I'm Innocent I tell Ya! Mr. Stevens definitely deserves the Donkey Award for that! What a bunch of geniuses :stupid: 

B: :BNANA: Way to go MSP! Excellent work! B: :BNANA:


----------



## 40th MPOC#309 (Aug 7, 2002)

Fafergnugen at it's finest. A tribute to the hi speed capability and stability of the Volkswagen Golf. Same can be said as to the lack thereof of the Fafergnugen group......


----------



## masstoazcop (Dec 3, 2003)

Remarkable, good job by the boys in Blue


----------



## sp3 (Jul 25, 2004)

are there any Msp numbers we can call sides 911 to report unsafe drivers? Because i've seen much worse with no one around.


----------



## Foxracingmtnridr (Feb 23, 2003)

What a bunch of idiots. Next time they should all go in a helmet hauler it fits them better then VW's.

Scott c:


----------



## EOD1 (Mar 11, 2004)

Great Job! I am sure that Mr Stevens who looked about 18 years old was well in control of his vehicle while traveling at over 100 mph and filming at the same time. After all he has oohhh what maybe 3 years driving experience.


----------



## MVS (Jul 2, 2003)

Standing 'O' and hats-off to the MSP on that one.

=D> unk:


----------



## M. C. Hess (Nov 13, 2003)

sp3 @ Tue July 27 said:


> are there any Msp numbers we can call sides 911 to report unsafe drivers? Because i've seen much worse with no one around.
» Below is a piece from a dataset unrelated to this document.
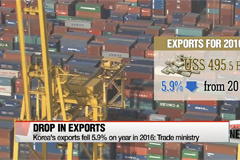 Exports drop two years in a row for first time in 58 years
 Dial *MSP or *SP on your cell phone.


----------



## Zuke (May 8, 2004)

I would like to award the person that voluntarily turned over the video, the "YAFM (You're a F'ing Moron) of the Year award." 

Congrats!


----------



## rpdmounted (Jan 3, 2003)

That's about the funniest damn thing I've seen in weeks. Video cameras work for us for once.


----------



## Mr.90/24 (Aug 5, 2004)

Great job by the MSP!!


----------



## MVS (Jul 2, 2003)

> Dial *MSP or *SP on your cell phone.


a.k.a. *77 (star 77)


----------



## MassAcademyXO (Jun 1, 2004)

OK, so....there's dumb...then there is "Mr. Stevens"...
Is anyone else thinking..."You're surrounded by police officers and now you're even on TV...Maybe you should put out that stogie and take the moronic hat off"????
Amazing. God bless MSP...


----------



## pucknut (Sep 3, 2004)

Hows that for a little Farvegnugen? What a bunch of dopes! nice job SP


----------



## JoninNH (Jan 29, 2004)

Zuke @ Sat August 28 said:


> I would like to award the person that voluntarily turned over the video, the "YAFM (You're a F'ing Moron) of the Year award."
> 
> Congrats!


Hey Gil, you still have that Ass Clown Award graphic? I think it fits Mr. Stevens to a frigign' T. \/

God Bless the Mass. State Police.


----------